*** Opening of Dataset records ***

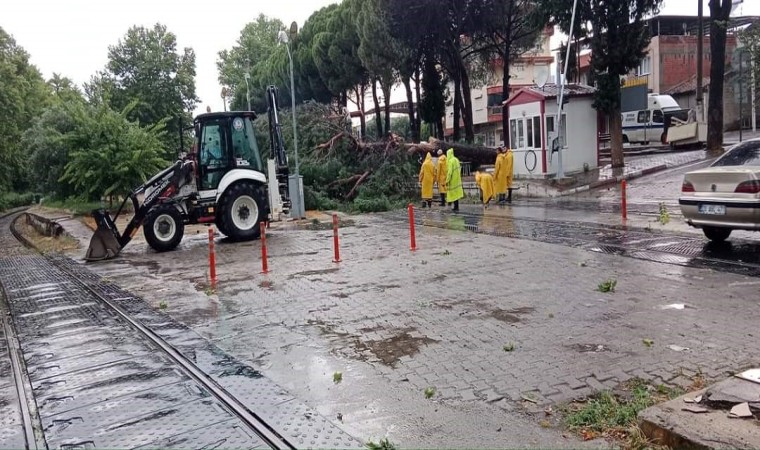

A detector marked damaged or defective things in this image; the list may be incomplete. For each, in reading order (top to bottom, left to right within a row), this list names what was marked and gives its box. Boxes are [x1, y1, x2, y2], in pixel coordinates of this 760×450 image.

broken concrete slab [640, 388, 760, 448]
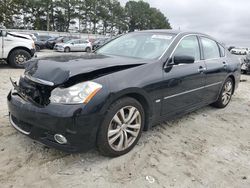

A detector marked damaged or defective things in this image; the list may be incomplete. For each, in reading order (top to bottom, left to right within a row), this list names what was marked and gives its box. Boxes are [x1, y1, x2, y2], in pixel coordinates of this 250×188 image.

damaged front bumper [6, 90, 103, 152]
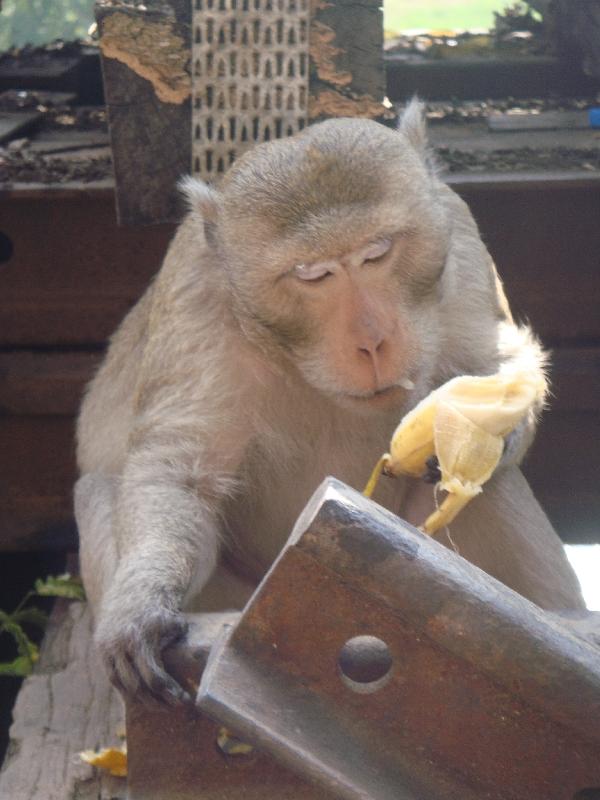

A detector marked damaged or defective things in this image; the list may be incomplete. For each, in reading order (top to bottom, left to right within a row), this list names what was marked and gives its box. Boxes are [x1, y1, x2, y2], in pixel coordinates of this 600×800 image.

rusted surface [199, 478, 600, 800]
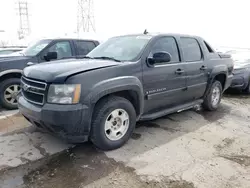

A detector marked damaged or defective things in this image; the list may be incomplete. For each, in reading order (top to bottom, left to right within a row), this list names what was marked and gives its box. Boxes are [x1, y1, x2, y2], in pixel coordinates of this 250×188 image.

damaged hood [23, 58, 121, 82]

*** Close of Dataset records ***

Each record must be returned exactly as it stands, and the images omitted.

A detector marked damaged or defective things in this image; the list may be incomplete. For each, in reading order (top to bottom, left to right within a row), this list names what was marked and gives its box. Boxes are [x1, y1, x2, y2], in pixel coordinates of this 760×450 image.

broken concrete slab [640, 388, 760, 448]

A detector marked damaged or defective things in this image; the list may be incomplete. For each, in reading order (top to bottom, left to right within a row), this list names what was marked and gives its box. Boxes are [x1, y1, x2, y2], in pixel coordinates of this 250×188 image.

damaged front bumper [6, 90, 103, 152]

A detector marked damaged or defective things in this image; the list may be incomplete. For each, in reading order (top to bottom, left to right within a row), this list names what was marked and gives its box. Boxes are [x1, y1, x2, y2], in pixel coordinates of this 600×800 image.

rusted surface [199, 478, 600, 800]

A detector marked damaged or defective things in this image; the list may be incomplete. For each, in reading order (top to bottom, left to right within a row), this list names what was marked and gives its box. Boxes are [x1, y1, x2, y2], in pixel coordinates of this 250×188 image.

damaged hood [23, 58, 121, 82]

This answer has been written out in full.